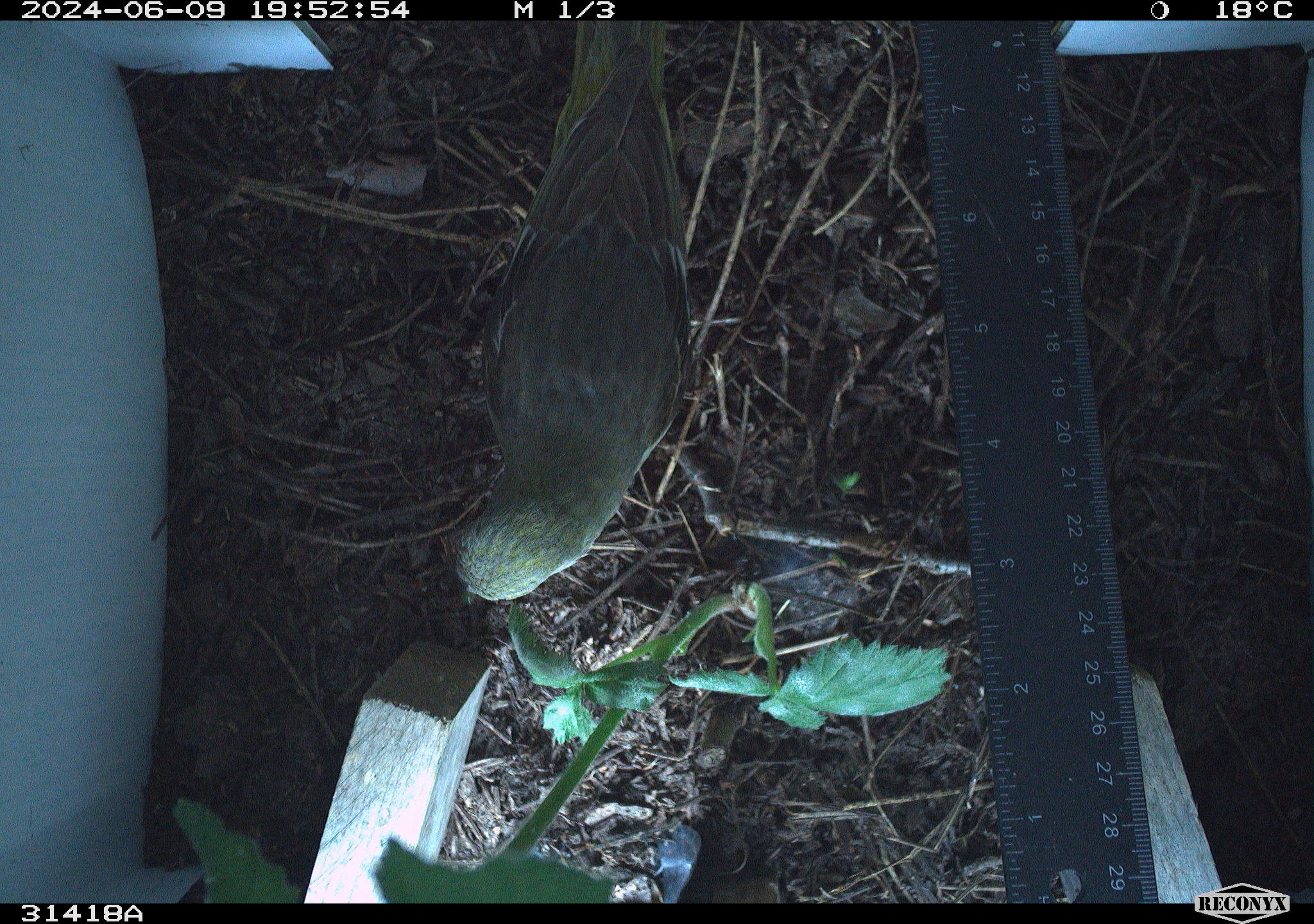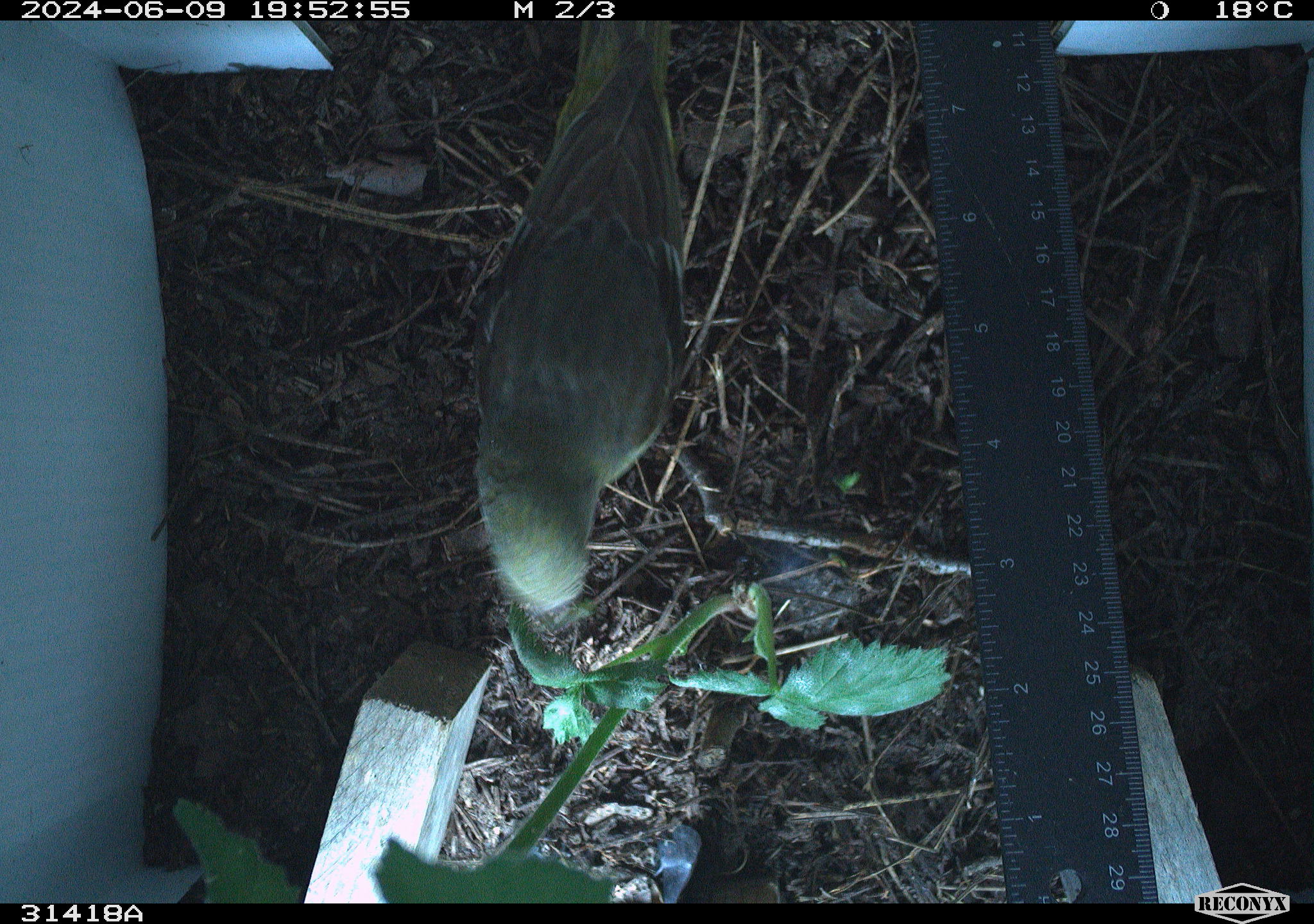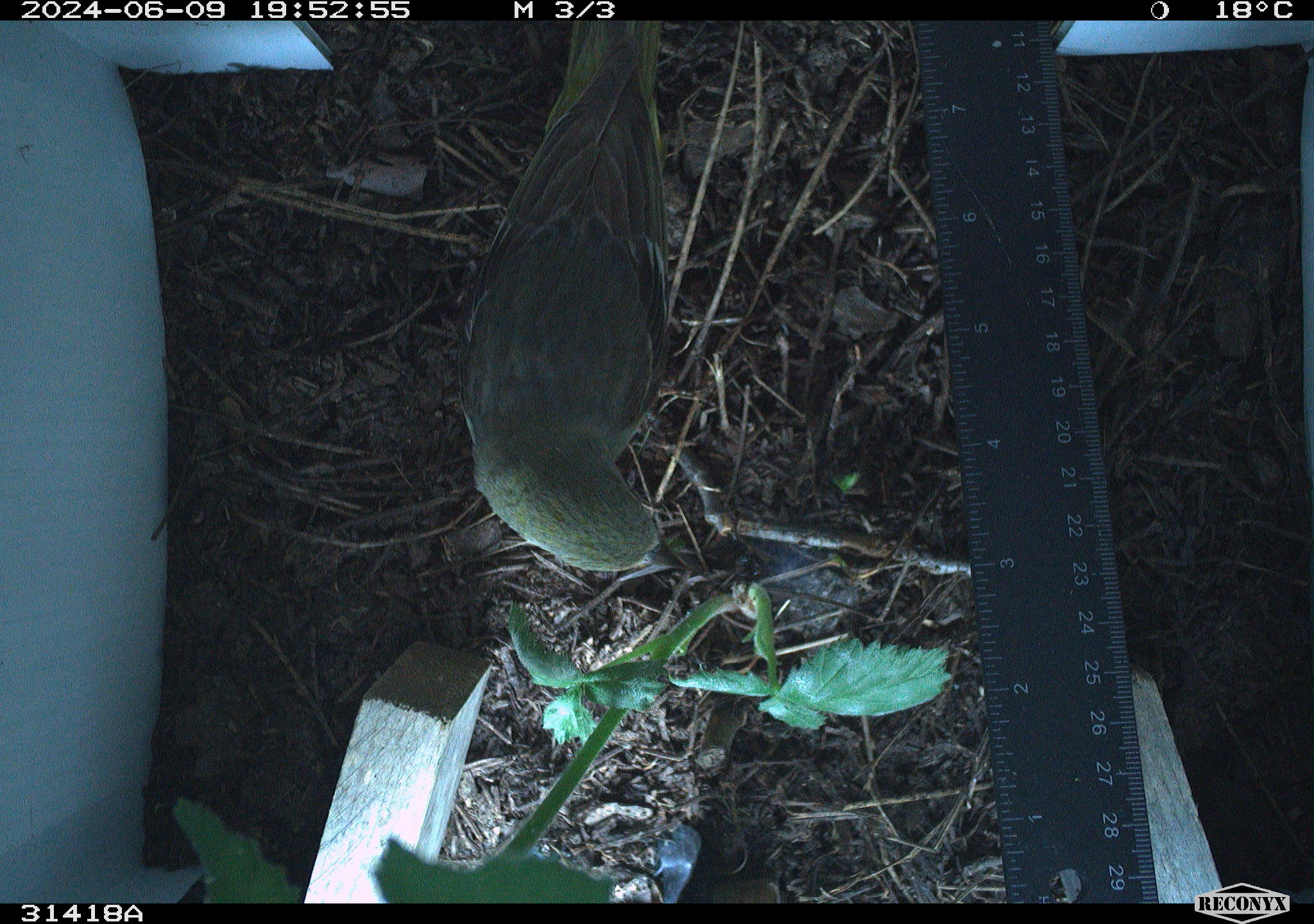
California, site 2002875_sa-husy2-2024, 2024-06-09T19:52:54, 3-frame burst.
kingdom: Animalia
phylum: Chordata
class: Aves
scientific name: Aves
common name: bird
—————
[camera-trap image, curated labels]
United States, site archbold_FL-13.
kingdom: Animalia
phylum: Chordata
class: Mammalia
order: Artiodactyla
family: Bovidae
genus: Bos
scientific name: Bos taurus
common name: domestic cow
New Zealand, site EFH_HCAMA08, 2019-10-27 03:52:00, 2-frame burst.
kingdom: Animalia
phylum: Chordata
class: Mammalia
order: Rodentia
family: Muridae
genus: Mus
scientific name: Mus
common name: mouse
—————
[ASSIGNMENT]: Copy each line above containing the string "burst".

[RESPONSE FOR THIS EXERCISE]:
California, site 2002875_sa-husy2-2024, 2024-06-09T19:52:54, 3-frame burst.
New Zealand, site EFH_HCAMA08, 2019-10-27 03:52:00, 2-frame burst.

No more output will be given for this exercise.